Il ne faut donc pas confondre la décision d’un tribunal de première instance de décerner un mandat de dépôt, qui a trait à l’exécution de la peine prononcée, et la décision d’une cour d’appel saisie d’une demande de mise en liberté, qui ne statue pas sur la modalité d’exécution d’une peine mais sur la détention provisoire d’un justiciable présumé innocent dans l’attente de son jugement définitif.
- Dans quel délai se tiendra l’audience d’appel ?
Aux termes de l’article 509-1 du code de procédure pénale, le prévenu doit comparaître devant la cour d’appel dans un délai de quatre mois à compter, soit de l’appel si le prévenu est détenu, soit de la date à laquelle le prévenu a été ultérieurement placé en détention provisoire, en application de la décision rendue en premier ressort.
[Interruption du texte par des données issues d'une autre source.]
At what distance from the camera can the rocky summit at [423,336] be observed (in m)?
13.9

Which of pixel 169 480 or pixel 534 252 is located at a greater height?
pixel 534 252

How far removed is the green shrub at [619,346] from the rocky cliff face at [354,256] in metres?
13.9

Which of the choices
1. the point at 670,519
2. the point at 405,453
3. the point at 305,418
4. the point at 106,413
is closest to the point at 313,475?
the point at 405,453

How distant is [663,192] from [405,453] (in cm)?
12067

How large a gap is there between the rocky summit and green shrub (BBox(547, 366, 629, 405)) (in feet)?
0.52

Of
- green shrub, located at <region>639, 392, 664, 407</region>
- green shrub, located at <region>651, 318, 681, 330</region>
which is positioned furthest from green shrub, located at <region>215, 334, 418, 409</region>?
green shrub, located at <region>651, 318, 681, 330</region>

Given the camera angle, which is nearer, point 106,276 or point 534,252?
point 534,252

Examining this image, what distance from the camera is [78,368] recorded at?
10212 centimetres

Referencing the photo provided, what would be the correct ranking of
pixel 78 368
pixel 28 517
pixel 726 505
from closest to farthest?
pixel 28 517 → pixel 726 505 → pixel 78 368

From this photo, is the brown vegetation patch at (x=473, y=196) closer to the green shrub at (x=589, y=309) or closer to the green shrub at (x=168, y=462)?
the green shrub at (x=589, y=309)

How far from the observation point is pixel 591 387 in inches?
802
Toutefois, si l’audience sur le fond ne peut se tenir avant l’expiration de ce délai de quatre mois, le président de la chambre peut, à titre exceptionnel, par une décision mentionnant les raisons de fait ou de droit faisant obstacle au jugement de l’affaire, ordonner la prolongation de la détention pour une nouvelle durée de quatre mois. Cette décision peut être renouvelée une fois dans les mêmes formes.
Le délai de quatre mois est porté à six mois si un des faits constitutifs de l’infraction a été commis hors du territoire national, ce qui est le cas ici puisque Nicolas Sarkozy est condamné pour avoir commis le délit d’association de malfaiteurs sur le territoire national « et, de manière indivisible, aux Bahamas, au Panama, en Suisse, en Libye et au Liban ».
Si le prévenu n’a pas comparu devant la cour d’appel avant le délai de 18 mois, il est remis immédiatement en liberté. Ainsi et en tout état de cause, Nicolas Sarkozy sera incarcéré pour une durée maximale de 18 mois, au titre de la détention provisoire.
CONCLUSION
« Ce qui s’est passé aujourd’hui dans cette salle du tribunal correctionnel de Paris est d’une gravité extrême pour l’État de droit (…) » a assuré Nicolas Sarkozy, allant jusqu’à asséner que « toutes les limites de l’État de droit ont été violées ». C’est pourtant l’exact contraire : l’État de droit se caractérise par le respect de la hiérarchie des normes, l’égalité des citoyens devant la loi et la séparation des pouvoirs.
Chantre du discours sécuritaire, Nicolas Sarkozy a fustigé tout au long de sa carrière les « voyous » et la « racaille », et a piétiné la présomption d’innocence dans des sorties parfois indignes, par exemple lors de l’affaire Colonna : « La police française a arrêté Yvan Colonna, l’assassin du préfet Érignac », avait-il déclaré avant même que toute décision de justice soit prise.
L’ancien ministre de l’Intérieur et président de la République appartient à cette famille politique qui n’a eu de cesse, ces deux dernières décennies, de maltraiter une justice prétendument trop laxiste et d’appeler à toujours plus de répression, de fermeté et d’incarcérations. Dans son sillon, l’actuel garde des Sceaux, pour qui Nicolas Sarkozy fait figure de mentor, appelait encore il y a quelques mois à « taper fort dès les premiers faits », assénant que « si on est condamné en France à six mois de prison, on doit aller six mois en prison. »
Nicolas Sarkozy, toujours présumé innocent, va rejoindre les vingt mille prisonniers français présumés innocents qui dorment en prison. Un justiciable comme les autres, confronté à la violence judiciaire qui n’épargne personne dans notre État de droit.